С грохотом и визгом по сторонам полетели куски винта, аэроплан стал на двигатель, на мгновение замер, а потом, в клубах пыли завалился на землю вниз кабиной и сразу загорелся…
Глава 14
Глава 14
На войне, в своей прошлой жизни, Алексей видел очень много того, что можно назвать чудесами. Когда подряд три дрона взрываются под ногами, а четвертый попадает прямо в шлем, но человек остается целехоньким, хотя и слегка пришибленным, когда прямым попаданием разваливает блиндаж, но обитатели этого блиндажа выкарабкиваются из-под развалин без единой царапины. И вот сейчас он снова оказался свидетелем настоящего чуда. Клятая «этажерка» превратилась в горящие обломки, но экипаж…
Чудом уцелел!
— Мыы-уоу… — военлет Алексей Попович надрывно мычал, закатывая глаза, пускал слюни на свою кожаную тужурку и ожесточенно крестился, почему-то левой рукой. Выглядел он забавно, но на труп уж точно похож не был.
Чоновцы, Никитка Клюев и Серега Балабан, ошарашено таращась друг на друга, одновременно ощупывали себя и оттирали кровь с разбитых физиономий. Но опять же, выглядели живехонькими.
Жень подобрался к военлету и ехидненько продекламировал:
— Лелигия опиум для налода!
— Иди нахер, обезьяна косоглазая! — Попович перепугано шарахнулся в сторону.
— Сама обесяна! — обиделся китаец. — Я китаися!
Все радостно заржали, в том числе Жень и военлет.
— Отставить! — сухо скомандовал Алешка. — Жень, ты на пост с пулеметом, прикрывать… — Лекса показал рукой на пригорок неподалеку. — Остальным разобрать оружие с боеприпасами и приготовиться к маршу. Дым может кого-нибудь привлечь. Шевелите булками…

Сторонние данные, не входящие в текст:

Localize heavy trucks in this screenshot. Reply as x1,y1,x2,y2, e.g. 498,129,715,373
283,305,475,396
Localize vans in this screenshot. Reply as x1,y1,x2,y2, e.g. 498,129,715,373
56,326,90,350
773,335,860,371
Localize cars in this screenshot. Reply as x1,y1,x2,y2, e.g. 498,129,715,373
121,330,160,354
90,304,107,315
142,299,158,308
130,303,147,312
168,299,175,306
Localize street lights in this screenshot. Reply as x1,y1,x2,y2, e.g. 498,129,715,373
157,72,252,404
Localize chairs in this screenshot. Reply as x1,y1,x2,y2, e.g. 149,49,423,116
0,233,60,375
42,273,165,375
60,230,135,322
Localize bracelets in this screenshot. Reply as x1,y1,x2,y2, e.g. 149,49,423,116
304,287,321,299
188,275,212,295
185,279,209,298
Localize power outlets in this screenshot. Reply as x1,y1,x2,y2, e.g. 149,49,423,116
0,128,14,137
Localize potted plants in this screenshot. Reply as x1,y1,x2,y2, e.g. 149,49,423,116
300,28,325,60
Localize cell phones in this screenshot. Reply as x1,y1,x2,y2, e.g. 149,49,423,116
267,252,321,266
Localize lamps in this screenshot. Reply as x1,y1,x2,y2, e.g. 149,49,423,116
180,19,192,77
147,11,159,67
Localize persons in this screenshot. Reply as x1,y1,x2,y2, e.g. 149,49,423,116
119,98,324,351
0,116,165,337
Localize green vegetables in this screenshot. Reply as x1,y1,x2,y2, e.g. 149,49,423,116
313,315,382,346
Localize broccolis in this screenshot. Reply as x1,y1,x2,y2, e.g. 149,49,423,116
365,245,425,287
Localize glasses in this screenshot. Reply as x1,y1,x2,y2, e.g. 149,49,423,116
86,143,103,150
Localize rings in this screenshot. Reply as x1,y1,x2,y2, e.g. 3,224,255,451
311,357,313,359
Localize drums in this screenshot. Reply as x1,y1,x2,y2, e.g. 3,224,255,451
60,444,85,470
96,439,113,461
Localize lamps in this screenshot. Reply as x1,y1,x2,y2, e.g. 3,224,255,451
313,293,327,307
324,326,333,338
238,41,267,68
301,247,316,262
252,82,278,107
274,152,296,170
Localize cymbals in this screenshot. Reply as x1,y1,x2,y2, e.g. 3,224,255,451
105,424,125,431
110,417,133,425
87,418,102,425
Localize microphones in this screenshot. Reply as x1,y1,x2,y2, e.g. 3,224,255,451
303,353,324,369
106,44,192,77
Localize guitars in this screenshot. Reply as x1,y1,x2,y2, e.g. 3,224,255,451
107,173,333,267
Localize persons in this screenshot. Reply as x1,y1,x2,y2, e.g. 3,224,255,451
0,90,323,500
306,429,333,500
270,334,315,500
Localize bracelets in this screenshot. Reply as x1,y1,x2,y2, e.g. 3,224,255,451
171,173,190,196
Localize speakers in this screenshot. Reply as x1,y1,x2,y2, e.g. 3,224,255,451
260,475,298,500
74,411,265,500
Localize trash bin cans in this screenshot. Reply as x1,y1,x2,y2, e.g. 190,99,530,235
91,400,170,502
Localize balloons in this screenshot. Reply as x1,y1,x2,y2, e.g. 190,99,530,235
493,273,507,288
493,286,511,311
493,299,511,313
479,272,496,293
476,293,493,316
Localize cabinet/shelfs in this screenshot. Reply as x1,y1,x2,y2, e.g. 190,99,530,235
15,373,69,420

Через десять минут все оружие и боеприпасы разобрали. На каждого, кроме военлета, пришлось по пулемету, а Лешка вооружился своим Мадсеном. Несмотря на свою архаичность, творение датских оружейников оказалось на удивление точным, удобным и надежным оружием. На Поповича вместо ствола навьючили сумки с дисками и магазинами. В итоге получалось тяжеловато, не меньше чем по сорок кило на брата, но от количества патронов прямо зависело выживание и все это прекрасно понимали. Лекса немного побаивался, что резкое сокращение состава отряда вызовет сомнение в целесообразности проведения операции, но никто даже словом не обмолвился. Попович что-то уныло бурчал себе под нос, но, как оказалось, просто жаловался сам себе на несправедливость жизни.